Maria Abramovna (Avraamovna) Zubreeva (; August 21, 1900, village Korukovka, the Chernigov Governorate, Ukraine, Russian Empire – October 8, 1991, Saint Petersburg, USSR) was a Soviet realist painter, watercolorist, graphic artist, and designer, who lived and worked in Leningrad. She was regarded as one of the representatives of the Leningrad school of painting.

Zubreeva was born August 21, 1900 in the village Korukovka of the Chernigov Governorate, located in the historical Left-bank Ukraine region of the Russian Empire.

In 1923, Zubreeva entered at the first course of the Leningrad Vkhutein (The Leningrad Higher Institute of Industrial Art, today the Saint Petersburg Art and Industry Academy, before 1918 known as the High Art School under Imperial Academy of Arts; since 1944 known as the Repin Institute of Arts), where she studied under Vladimir Konashevich and Dmitry Mitrokhin.

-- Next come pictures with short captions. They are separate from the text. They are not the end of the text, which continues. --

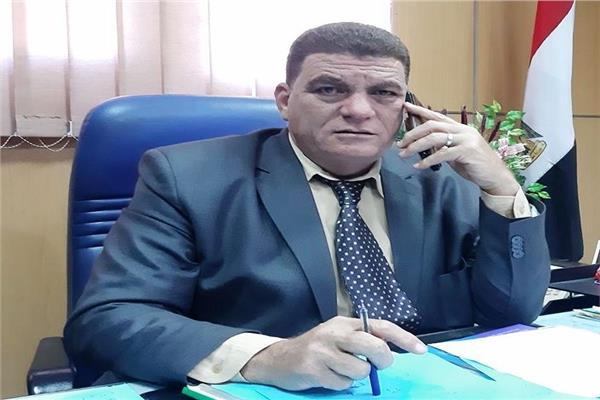 المهندس محمد إسماعيل الزواوى وكيل وزارة الزراعة بالبحيرة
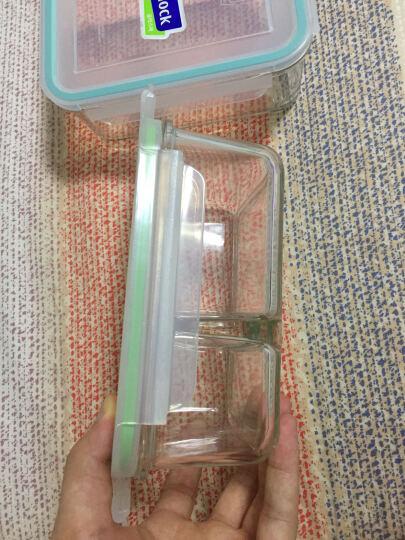 GLASSLOCK 饭盒 保鲜盒韩国进口钢化玻璃分隔饭盒微波炉碗便当盒保温袋 大饭量硬汉款 分隔1000+1100ml 晒单图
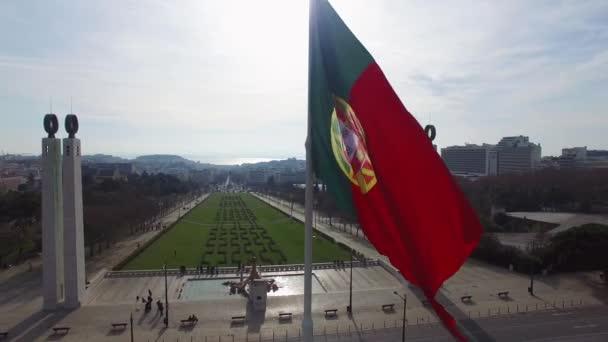 Lisszabon portugál integetett zászló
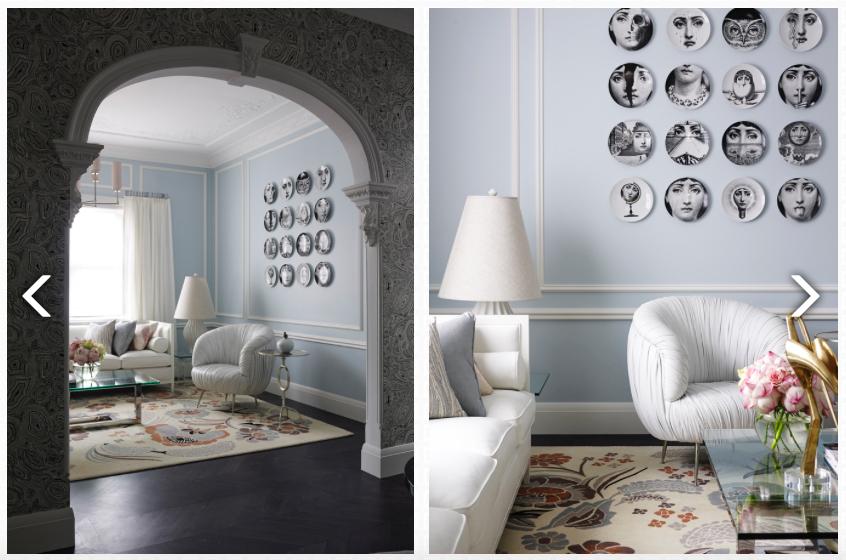 Photo via www.gregnatale.com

In 1927 she graduated from the Leningrad Vkhutein. Her graduation work was to design the book A Week, by Yuri Libedinsky.

Starting in 1928 Zubreeva participated in art exhibitions. She painted landscapes, portraits, still lifes, genre scenes, worked in watercolors, tempera, and monumental painting. She was best known for her watercolor portraits of contemporaries. In 1932 Zubreeva was admitted to the Leningrad Union of Soviet Artists (since 1992 known as the Saint Petersburg Union of Artists).

In 1930-1950s Zubreeva together with husband artist Sergei Zakharov worked frequently in Tajikistan, where she designed the interiors of public buildings.

Personal exhibitions of works of Zubreeva were in Leningrad (1951, 1980, 1984), in Saint-Petersburg (1996), and in Moscow (1961, 1965).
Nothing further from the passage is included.